Former New England Patriots player Aaron Hernandez, who killed himself in prison in April, had a “severe case” of the brain disease chronic traumatic encephalopathy, a lawyer said on Thursday as he sued the team and NFL on behalf of the athlete’s young daughter.
Hernandez was a rising star in the National Football League when he was arrested in 2013 and charged with murdering an acquaintance. He was convicted of that killing but was acquitted earlier this year of gunning down two men outside a Boston nightclub in 2012. Days later, he hanged himself in a Massachusetts prison.
His death so soon after a legal win stunned fans and his family, who asked that the brain of the 27-year-old former athlete be tested for CTE, which is linked to the sort of repeated head traumas common in football and can lead to aggression and dementia.
Researchers at Boston University, the leading center studying CTE, found pronounced signs the disease in Hernandez’s brain.
Baez filed a lawsuit in Boston federal court against the NFL and Patriots on behalf of Hernandez’s 4-year-old daughter, Avielle, citing the CTE finding and seeking unspecified financial damages for the loss of her father.
NFL spokesman Brian McCarthy said the league had not yet seen the lawsuit and could not comment. A spokesman for the Patriots did not immediately respond to requests for comment.
Boston University’s CTE center on Thursday confirmed that its researchers found that Hernandez’s brain showed signs of stage 3 of the disease, with stage 4 being the most severe form.
Research released by the BU CTE center this summer found signs of CTE in 99 percent of former NFL players studied.
The disease can be diagnosed only by taking brain tissue from a dead subject and has been found in athletes including Hall of Fame linebacker Junior Seau and Pro Bowl safety Dave Duerson, both of whom committed suicide.
Hernandez had a $41 million NFL contract when he was arrested at his home in June 2013 and charged with murder. He was convicted of that killing in 2015.
A judge this year vacated that conviction, because Hernandez had not exhausted all his avenues of appeal by the time he died, a move allowed by a quirk in Massachusetts law. Prosecutors are appealing.

Task statement: Print the passage of the Aaron Hernandez article word for word, from "Baez filed a" up to and including "most severe form.".

Given information:
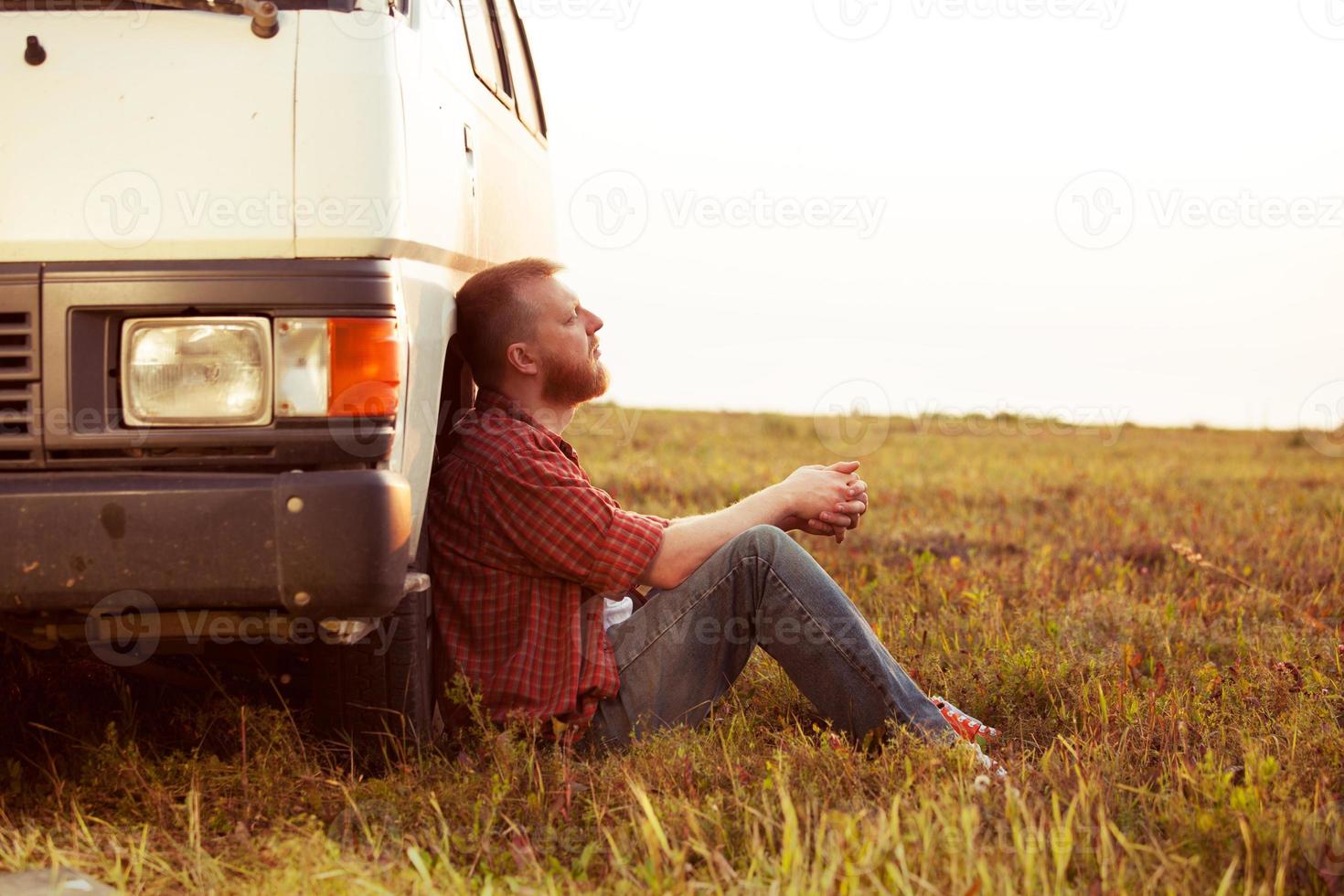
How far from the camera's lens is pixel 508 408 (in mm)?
2998

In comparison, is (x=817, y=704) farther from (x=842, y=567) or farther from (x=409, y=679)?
(x=842, y=567)

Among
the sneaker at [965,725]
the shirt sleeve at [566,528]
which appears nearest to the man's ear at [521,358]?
the shirt sleeve at [566,528]

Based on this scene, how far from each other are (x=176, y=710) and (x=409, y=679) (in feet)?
2.75

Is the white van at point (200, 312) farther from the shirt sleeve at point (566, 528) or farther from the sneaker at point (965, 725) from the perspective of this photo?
the sneaker at point (965, 725)

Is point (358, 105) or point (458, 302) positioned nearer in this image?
point (358, 105)

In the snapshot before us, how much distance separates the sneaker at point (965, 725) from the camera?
304cm

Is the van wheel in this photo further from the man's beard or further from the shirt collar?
the man's beard

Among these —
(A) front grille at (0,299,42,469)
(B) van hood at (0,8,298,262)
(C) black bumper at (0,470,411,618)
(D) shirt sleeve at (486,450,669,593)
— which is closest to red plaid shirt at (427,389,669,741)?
(D) shirt sleeve at (486,450,669,593)

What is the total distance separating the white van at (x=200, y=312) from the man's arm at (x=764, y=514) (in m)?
0.81

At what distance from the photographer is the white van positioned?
7.16ft

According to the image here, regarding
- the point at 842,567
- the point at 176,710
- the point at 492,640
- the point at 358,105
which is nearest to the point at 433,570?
the point at 492,640

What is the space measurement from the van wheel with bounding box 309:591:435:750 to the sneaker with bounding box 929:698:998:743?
1.27m

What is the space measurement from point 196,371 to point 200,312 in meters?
0.11

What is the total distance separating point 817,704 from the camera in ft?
9.92
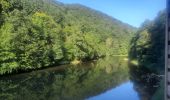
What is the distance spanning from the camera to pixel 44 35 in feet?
84.1

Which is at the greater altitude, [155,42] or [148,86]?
[155,42]

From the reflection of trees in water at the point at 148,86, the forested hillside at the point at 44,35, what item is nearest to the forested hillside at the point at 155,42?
the reflection of trees in water at the point at 148,86

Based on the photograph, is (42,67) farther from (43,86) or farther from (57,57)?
(43,86)

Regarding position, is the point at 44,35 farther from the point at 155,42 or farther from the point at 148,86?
the point at 155,42

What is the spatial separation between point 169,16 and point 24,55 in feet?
65.8

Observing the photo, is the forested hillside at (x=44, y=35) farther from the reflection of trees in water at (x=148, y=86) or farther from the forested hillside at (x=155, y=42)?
the reflection of trees in water at (x=148, y=86)

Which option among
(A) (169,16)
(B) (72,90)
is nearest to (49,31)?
(B) (72,90)

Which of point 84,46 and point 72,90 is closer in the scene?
point 72,90

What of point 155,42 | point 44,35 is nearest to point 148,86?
point 155,42

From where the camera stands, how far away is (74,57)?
107 feet

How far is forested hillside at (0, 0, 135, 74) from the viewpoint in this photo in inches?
782

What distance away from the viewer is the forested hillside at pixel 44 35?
65.2 feet

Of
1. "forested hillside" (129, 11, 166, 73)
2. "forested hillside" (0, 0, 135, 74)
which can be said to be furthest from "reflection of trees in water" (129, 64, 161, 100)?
"forested hillside" (0, 0, 135, 74)

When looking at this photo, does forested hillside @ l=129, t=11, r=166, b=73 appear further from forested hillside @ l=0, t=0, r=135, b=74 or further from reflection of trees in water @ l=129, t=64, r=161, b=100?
forested hillside @ l=0, t=0, r=135, b=74
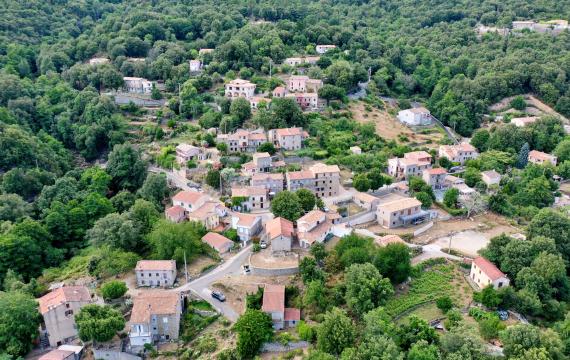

Reply:
Baez filed a lawsuit in Boston federal court against the NFL and Patriots on behalf of Hernandez’s 4-year-old daughter, Avielle, citing the CTE finding and seeking unspecified financial damages for the loss of her father.
NFL spokesman Brian McCarthy said the league had not yet seen the lawsuit and could not comment. A spokesman for the Patriots did not immediately respond to requests for comment.
Boston University’s CTE center on Thursday confirmed that its researchers found that Hernandez’s brain showed signs of stage 3 of the disease, with stage 4 being the most severe form.